Begitu diangkat jadi Ketua Umum MUI, KH Hasan Basri langsung ditugaskan oleh Menteri Agama Munawir Sjadzali untuk menjadi Amirul Hajj Indonesia (pemimpin haji Indonesia) 1985. Sepulang dari berhaji, KH Hasan Basri berbicara kepada para wartawan bahwa umat Islam Indonesia, khususnya mereka yang melaksanakan ibadah haji, ternyata banyak yang belum mengerti tatacara ibadah, termasuk soal tata cara ber-wudhu, sehinga perlu disediakan pembimbing ibadah haji. Saran KH Hasan Basri itu dilaksanakan oleh Menteri Agama. Maka mulai 1986 diadakan tim pembimbing ibadah haji (TPIH). Dalam pelaksanaannya, yang berangkat kebanyakan pejabat Departemen Agama dan mereka membawa isteri. Maka tahun 1987 Menteri Agama menginstruksikan TPIH tidak boleh membawa isteri. Selanjutnya dari ormas-ormas Islam diberi kesempatan menjadi anggota TPIH. Terhadap kebijakan ini, ada yang memaknai sebagai kampanye terselubung untuk mendukung Golkar. Ketika itu lahirlah istilah “Haji Abdidin” (Haji atas biaya dinas).

Di masa KH Hasan Basri, banyak masalah yang harus dihadapi MUI. Antara lain merajalelanya Porkas yang kemudian dinamai SDSB (Sumbangan Dana Sukarela Berhadiah), alias judi kupon dengan membeli nomor kupon secara nasional. Gara-gara terpengaruh SDSB yang menjanjikan hadiah besar ini, rakyat awam yang kurang iman dan ingin cepat kaya pun banyak yang menjual sawah, kebun, rumah, dan sebagainya untuk membeli kupon SDSB. Ketika itu, orang-orang gila pun naik pangkat, dijadikan ‘narasumber’ untuk ditanyakan tentang nomor yang akan keluar tiap seminggu sekali. Bahkan para Kiai pun ada yang ditanya tentang nomor. 

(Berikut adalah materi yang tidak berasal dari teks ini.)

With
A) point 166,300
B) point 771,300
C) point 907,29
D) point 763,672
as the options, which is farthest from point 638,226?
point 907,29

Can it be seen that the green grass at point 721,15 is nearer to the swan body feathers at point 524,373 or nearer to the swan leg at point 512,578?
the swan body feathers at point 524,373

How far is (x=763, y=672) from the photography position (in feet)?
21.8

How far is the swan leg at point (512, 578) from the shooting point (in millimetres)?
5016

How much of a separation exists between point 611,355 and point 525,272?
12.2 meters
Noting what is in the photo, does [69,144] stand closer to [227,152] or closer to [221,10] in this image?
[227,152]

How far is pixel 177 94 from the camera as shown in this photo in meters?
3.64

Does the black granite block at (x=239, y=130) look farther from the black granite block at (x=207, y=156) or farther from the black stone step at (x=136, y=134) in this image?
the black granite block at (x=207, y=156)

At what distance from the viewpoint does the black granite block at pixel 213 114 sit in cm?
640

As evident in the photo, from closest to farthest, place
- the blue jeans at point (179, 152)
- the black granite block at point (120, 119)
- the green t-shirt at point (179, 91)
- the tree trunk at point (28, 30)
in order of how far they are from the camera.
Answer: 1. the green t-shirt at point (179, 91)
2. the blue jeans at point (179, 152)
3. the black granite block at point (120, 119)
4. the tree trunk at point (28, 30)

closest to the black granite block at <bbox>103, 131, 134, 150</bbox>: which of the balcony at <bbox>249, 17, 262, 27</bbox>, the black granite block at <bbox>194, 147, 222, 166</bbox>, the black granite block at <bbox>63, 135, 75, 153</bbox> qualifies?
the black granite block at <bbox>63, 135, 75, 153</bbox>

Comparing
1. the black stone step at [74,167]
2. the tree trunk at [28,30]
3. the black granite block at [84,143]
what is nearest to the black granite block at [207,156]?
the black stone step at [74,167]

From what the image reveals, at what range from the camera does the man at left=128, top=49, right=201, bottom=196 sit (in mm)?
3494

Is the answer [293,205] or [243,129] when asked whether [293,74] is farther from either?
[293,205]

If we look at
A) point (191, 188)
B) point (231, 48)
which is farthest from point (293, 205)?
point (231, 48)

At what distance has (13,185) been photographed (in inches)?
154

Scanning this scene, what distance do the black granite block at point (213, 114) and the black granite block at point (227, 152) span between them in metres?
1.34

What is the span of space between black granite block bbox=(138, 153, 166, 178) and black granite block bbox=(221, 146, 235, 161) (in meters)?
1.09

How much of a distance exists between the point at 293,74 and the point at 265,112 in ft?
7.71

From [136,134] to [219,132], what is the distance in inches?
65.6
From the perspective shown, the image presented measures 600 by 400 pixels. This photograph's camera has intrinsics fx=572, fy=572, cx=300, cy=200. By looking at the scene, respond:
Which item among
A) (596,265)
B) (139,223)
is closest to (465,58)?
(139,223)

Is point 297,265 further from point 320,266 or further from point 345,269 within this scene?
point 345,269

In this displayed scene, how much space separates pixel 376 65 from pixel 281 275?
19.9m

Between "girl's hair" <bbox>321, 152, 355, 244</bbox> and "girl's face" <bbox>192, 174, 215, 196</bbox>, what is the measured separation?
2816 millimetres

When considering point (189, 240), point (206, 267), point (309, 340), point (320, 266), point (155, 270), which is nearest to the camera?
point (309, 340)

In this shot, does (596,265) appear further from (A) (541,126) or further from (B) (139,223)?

KH Hasan Basri dalam satu rapat di Forum Ukhuwah Islamiyah MUI, pernah menginformasikan, bahwa beliau dan jajaran pengurus MUI pernah menghadap ke Presiden Soeharto, untuk melaporkan bahwa SDSB menurut pengamatan MUI dan laporan MUI daerah-daerah, lebih banyak mudhorotnya dibanding mafaatnya. Tetapi keluhan MUI ini dijawab Soeharto dengan tenangnya: “Kalau begitu Pak Kiai, tolong kami dibantu mengurangi mudhorotnya itu!” Rupanya, presiden Soeharto tidak paham maksud mudhorot yang disampaikan para ulama.

Judi SDSB saat itu sangat sulit dihentikan, karena merupakan kemauan presiden. Sehingga Menteri Sosial kala itu (seorang perempuan) tidak bisa berbuat lain. Ketika sang ibu menteri sosial pulang dari menunaikan ibadah haji ditanya wartawan, bagaimana tentang SDSB, dijawab: “Insya Allah dilanjutkan!” Sebuah jawaban yang menunjukkan kebingungan.

Setelah umat Islam kian sangat resah, MUI kembali menegaskan bahwa SDSB haram hukumnya. Akhirnya SDSB dicabut setelah berjalan sekitar 7 tahun dan telah mengakibatkan aneka kerusakan di masyarakat.

Di samping harus menghadapi masalah judi, MUI juga harus menghadapi Menteri Agama Munawir Sjadzali yang bersikeras mau mengubah hukum waris Islam, agar wanita bagiannya sama dengan laki-laki. MUI tidak diam. Karena di Al-Qur’an Surat An-Nisaa’ ayat 11 menegaskan, bagi anak laki-laki (bagian warisannya) seperti dua bagian anak perempuan; maka Ketua Komisi Fatwa MUI Prof KH Ibrahim Hosen menentang pendapat Pak Munawir Sjadzali. Penentangannya itu dilakukan dengan berkirim surat ke Presiden Soeharto dan juga ke pers. Sehingga proyek Kompilasi Hukum Islam (KHI) yang oleh Menag Munawir Sjadzali diupayakan untuk mengikuti pendapatnya, ternyata berhasil digagalkan, karena MUI pun duduk di sana bersama ulama-ulama se-Indonesia.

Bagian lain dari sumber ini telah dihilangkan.